- **Problems and tasks**
1. In the court excerpt, condense the paragraph beginning "This case was not initiated" into a shorter version that keeps its main facts.
2. Put the dataset rows from the one containing "What is the measured" down to the one containing "63 centimetres" into a Markdown table with the columns Number and Line, omitting blank lines.
===== Source extract =====
Plaintiffs' arguments to the contrary are unavailing. First, their
argument that the case against the state defendants remains alive and well
because plaintiffs sued in a representative capacity is belied by their own
complaint, which contains no such allegations. Plaintiffs could have
framed their complaint as a class action. ORCP 32. They did not do so,
and they cannot attempt to convert it into one for the first time on appeal.
The Supreme Court's decision in Nilsen, on which plaintiffs heavily
rely, is entirely consistent with ours in this case. In Nilsen, the plaintiff
probationary teacher complained to the Commissioner of the Bureau of
Labor who, through the Attorney General, initiated an action against a
school district for employment discrimination, based on the district's policy
of requiring pregnant probationary teachers to resign. While the appeal
was pending, the district rehired--and ultimately granted tenure to--the
plaintiff. The court noted the special nature of the proceeding initiated by
the commissioner, who, although taking action on the filing of a private
complaint, nevertheless acted in a representative capacity:
"[I]t is apparent from the statutes that it was the intention of the
legislature that other persons situated similarly to the private
complainant could be encompassed within the remedial authority
of the Commissioner so that, in this respect, the proceeding is in
the nature of a class action although only a specific individual is
named as being the subject of discrimination."
Nilsen, 271 Or at 472. In that context, the court held that,
although the complaining private party had been rehired, because
of the special representative nature of the parties in an action
brought by the commissioner, the case had not been rendered
moot. Id. at 476.
This case was not initiated by the Commissioner of the Bureau
of Labor and Industries. Plaintiffs themselves initiated it. Thus,
the broad remedial authority of the commissioner is not brought
into play, as was so critically the case in Nilsen. Compare ORS
659.049 to 659.095 (actions by commissioner) with ORS 659.121
(actions by individuals). Plaintiffs represent no one but
themselves in this matter. Because they no longer are employed
by a state agency, therefore, the state defendants no longer have
an interest in the outcome of this case.
===== Dataset =====
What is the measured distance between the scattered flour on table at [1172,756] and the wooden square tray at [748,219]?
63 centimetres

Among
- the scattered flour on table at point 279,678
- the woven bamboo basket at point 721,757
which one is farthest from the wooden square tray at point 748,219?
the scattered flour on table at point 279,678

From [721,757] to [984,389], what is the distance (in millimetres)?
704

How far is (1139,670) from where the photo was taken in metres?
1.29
=====
===== Dataset =====
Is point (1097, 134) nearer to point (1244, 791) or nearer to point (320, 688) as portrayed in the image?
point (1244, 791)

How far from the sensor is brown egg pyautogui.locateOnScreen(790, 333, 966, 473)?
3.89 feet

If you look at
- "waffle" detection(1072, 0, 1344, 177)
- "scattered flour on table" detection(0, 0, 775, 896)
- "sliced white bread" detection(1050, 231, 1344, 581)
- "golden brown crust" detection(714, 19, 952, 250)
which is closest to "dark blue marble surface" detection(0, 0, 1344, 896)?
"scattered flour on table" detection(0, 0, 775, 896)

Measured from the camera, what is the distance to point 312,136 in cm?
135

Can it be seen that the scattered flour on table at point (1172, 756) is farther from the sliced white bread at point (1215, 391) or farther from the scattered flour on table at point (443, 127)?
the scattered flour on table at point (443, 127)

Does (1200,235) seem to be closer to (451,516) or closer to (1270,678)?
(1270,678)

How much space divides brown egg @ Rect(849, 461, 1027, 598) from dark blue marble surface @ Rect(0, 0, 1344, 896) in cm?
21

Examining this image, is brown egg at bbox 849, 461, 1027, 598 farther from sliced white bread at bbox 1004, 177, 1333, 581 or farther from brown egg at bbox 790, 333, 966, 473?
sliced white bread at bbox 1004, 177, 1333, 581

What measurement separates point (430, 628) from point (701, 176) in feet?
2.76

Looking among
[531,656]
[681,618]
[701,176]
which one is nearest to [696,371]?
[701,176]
=====
- **Full answers**
1. The plaintiffs themselves brought this case, not the Commissioner of the Bureau of Labor and Industries. As a result, the commissioner's broad remedial authority, which was critical in Nilsen, does not apply (compare ORS 659.049 to 659.095, actions by the commissioner, with ORS 659.121, actions by individuals). The plaintiffs represent only themselves. Because they are no longer employed by a state agency, the state defendants no longer have an interest in the outcome of the case.

2.
| Number | Line |
|---|---|
| 1 | What is the measured distance between the scattered flour on table at [1172,756] and the wooden square tray at [748,219]? |
| 2 | 63 centimetres |